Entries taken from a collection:
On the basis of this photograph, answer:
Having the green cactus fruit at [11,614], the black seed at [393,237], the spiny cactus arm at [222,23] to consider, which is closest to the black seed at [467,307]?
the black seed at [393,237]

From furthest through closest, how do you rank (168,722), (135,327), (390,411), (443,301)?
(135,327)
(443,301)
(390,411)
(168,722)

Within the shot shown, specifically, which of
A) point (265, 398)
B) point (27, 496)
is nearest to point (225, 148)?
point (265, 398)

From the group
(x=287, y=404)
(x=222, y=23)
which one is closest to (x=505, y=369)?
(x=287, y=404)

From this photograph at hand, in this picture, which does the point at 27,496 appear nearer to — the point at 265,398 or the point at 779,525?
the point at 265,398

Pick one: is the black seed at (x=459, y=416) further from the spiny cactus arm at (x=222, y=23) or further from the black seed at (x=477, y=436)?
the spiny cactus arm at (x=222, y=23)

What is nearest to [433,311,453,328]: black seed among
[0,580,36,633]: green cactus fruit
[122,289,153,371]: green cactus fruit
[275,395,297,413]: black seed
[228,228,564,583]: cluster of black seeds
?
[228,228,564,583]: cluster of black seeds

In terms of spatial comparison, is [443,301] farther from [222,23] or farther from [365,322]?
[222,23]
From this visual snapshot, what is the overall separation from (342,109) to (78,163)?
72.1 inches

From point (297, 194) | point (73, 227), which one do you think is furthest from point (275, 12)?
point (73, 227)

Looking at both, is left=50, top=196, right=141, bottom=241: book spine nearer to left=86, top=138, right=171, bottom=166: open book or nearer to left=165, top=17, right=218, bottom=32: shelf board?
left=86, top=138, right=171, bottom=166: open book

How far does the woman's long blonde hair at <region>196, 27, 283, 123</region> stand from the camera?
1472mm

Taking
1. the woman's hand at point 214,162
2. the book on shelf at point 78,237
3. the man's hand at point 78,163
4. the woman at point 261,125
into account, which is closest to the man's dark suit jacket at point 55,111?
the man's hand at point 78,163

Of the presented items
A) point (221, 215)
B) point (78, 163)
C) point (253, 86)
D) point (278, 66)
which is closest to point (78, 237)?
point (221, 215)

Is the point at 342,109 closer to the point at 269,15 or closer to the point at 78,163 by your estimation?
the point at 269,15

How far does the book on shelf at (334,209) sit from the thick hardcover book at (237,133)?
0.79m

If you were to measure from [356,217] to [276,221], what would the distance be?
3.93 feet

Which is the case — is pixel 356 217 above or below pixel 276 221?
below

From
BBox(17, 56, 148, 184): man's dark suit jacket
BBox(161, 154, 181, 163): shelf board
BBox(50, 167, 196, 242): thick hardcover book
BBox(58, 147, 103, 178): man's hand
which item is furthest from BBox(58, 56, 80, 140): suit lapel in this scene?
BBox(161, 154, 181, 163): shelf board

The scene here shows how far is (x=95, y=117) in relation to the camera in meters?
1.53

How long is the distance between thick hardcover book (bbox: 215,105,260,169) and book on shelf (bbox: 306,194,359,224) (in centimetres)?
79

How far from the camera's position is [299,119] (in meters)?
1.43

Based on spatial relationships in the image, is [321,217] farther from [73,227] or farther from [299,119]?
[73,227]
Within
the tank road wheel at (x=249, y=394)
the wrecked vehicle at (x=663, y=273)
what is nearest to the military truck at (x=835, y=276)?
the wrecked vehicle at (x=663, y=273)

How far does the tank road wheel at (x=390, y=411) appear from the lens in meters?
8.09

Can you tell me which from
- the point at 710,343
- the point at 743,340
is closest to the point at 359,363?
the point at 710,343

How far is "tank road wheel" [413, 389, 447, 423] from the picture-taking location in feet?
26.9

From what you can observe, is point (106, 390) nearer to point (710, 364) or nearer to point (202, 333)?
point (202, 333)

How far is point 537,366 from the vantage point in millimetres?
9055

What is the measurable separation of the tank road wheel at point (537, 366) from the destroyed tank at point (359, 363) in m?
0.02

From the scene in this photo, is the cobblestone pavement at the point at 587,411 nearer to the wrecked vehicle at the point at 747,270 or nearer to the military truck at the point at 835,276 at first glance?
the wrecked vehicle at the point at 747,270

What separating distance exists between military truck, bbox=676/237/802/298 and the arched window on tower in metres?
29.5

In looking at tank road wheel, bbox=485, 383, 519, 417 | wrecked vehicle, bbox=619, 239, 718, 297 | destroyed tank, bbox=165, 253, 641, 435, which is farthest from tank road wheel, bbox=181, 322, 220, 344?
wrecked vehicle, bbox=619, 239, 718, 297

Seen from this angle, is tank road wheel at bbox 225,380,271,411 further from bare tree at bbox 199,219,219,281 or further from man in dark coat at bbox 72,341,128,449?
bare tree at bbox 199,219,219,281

Task directions
Reproduce all data above, unchanged.

Solution to this problem
On the basis of this photograph, answer:
Having the green cactus fruit at [11,614], the black seed at [393,237], the spiny cactus arm at [222,23] to consider, which is closest to the black seed at [467,307]?
the black seed at [393,237]

From furthest through closest, how do you rank (168,722), (135,327), (390,411), (443,301)?
(135,327)
(443,301)
(390,411)
(168,722)

Within the shot shown, specifically, which of
A) point (265, 398)
B) point (27, 496)
is nearest to point (225, 148)?
point (265, 398)

From the group
(x=287, y=404)
(x=222, y=23)
which one is closest to (x=505, y=369)?
(x=287, y=404)

From this photograph at hand, in this picture, which does the point at 27,496 appear nearer to — the point at 265,398 or the point at 779,525?
the point at 265,398

Pick one: is the black seed at (x=459, y=416) further from the spiny cactus arm at (x=222, y=23) or further from the black seed at (x=477, y=436)?
the spiny cactus arm at (x=222, y=23)

What is nearest to [433,311,453,328]: black seed among
[0,580,36,633]: green cactus fruit
[122,289,153,371]: green cactus fruit
[275,395,297,413]: black seed
[228,228,564,583]: cluster of black seeds
?
[228,228,564,583]: cluster of black seeds

In terms of spatial comparison, is [443,301] farther from [222,23] or farther from [365,322]?
[222,23]
From this visual snapshot, what is the overall separation from (342,109) to (78,163)?
72.1 inches

From point (297, 194) | point (73, 227), which one do you think is furthest from point (275, 12)?
point (73, 227)

Looking at both, is left=50, top=196, right=141, bottom=241: book spine nearer to left=86, top=138, right=171, bottom=166: open book or nearer to left=165, top=17, right=218, bottom=32: shelf board?
left=86, top=138, right=171, bottom=166: open book

How far does the woman's long blonde hair at <region>196, 27, 283, 123</region> stand from the camera?
1472mm

Taking
1. the woman's hand at point 214,162
2. the book on shelf at point 78,237
3. the man's hand at point 78,163
4. the woman at point 261,125
into account, which is closest to the man's dark suit jacket at point 55,111?
the man's hand at point 78,163

Of the presented items
A) point (221, 215)
B) point (78, 163)
C) point (253, 86)
D) point (278, 66)
which is closest to point (78, 237)?
point (221, 215)

Is the point at 342,109 closer to the point at 269,15 or closer to the point at 78,163 by your estimation?
the point at 269,15

How far does the book on shelf at (334,209) sit from the thick hardcover book at (237,133)?
0.79m

If you were to measure from [356,217] to [276,221], what would the distance be?
3.93 feet

Which is the case — is pixel 356 217 above or below pixel 276 221?
below

From
BBox(17, 56, 148, 184): man's dark suit jacket
BBox(161, 154, 181, 163): shelf board
BBox(50, 167, 196, 242): thick hardcover book
BBox(58, 147, 103, 178): man's hand
which item is furthest from BBox(58, 56, 80, 140): suit lapel in this scene?
BBox(161, 154, 181, 163): shelf board

The scene here shows how far is (x=95, y=117) in relation to the camera in meters?
1.53

How long is the distance between thick hardcover book (bbox: 215,105,260,169) and book on shelf (bbox: 306,194,359,224) (in centimetres)?
79

How far from the camera's position is [299,119] (in meters)?
1.43

Based on spatial relationships in the image, is [321,217] farther from [73,227] or farther from [299,119]?
[73,227]
Within
the tank road wheel at (x=249, y=394)
the wrecked vehicle at (x=663, y=273)
what is nearest to the military truck at (x=835, y=276)?
the wrecked vehicle at (x=663, y=273)

How far does the tank road wheel at (x=390, y=411) appear from the lens in meters?
8.09

Can you tell me which from
- the point at 710,343
- the point at 743,340
is closest to the point at 359,363?
the point at 710,343

How far is "tank road wheel" [413, 389, 447, 423] from the picture-taking location in feet?
26.9

From what you can observe, is point (106, 390) nearer to point (710, 364) or nearer to point (202, 333)?
point (202, 333)

How far is point 537,366 from the vantage point in millimetres?
9055

What is the measurable separation of the tank road wheel at point (537, 366) from the destroyed tank at point (359, 363) in m?
0.02

From the scene in this photo, is the cobblestone pavement at the point at 587,411 nearer to the wrecked vehicle at the point at 747,270 or nearer to the military truck at the point at 835,276 at first glance?
the wrecked vehicle at the point at 747,270

What separating distance exists between military truck, bbox=676/237/802/298 and the arched window on tower in metres?
29.5

In looking at tank road wheel, bbox=485, 383, 519, 417 | wrecked vehicle, bbox=619, 239, 718, 297 | destroyed tank, bbox=165, 253, 641, 435, which is farthest from tank road wheel, bbox=181, 322, 220, 344?
wrecked vehicle, bbox=619, 239, 718, 297

Seen from this angle, is tank road wheel at bbox 225,380,271,411 further from bare tree at bbox 199,219,219,281 or further from man in dark coat at bbox 72,341,128,449?
bare tree at bbox 199,219,219,281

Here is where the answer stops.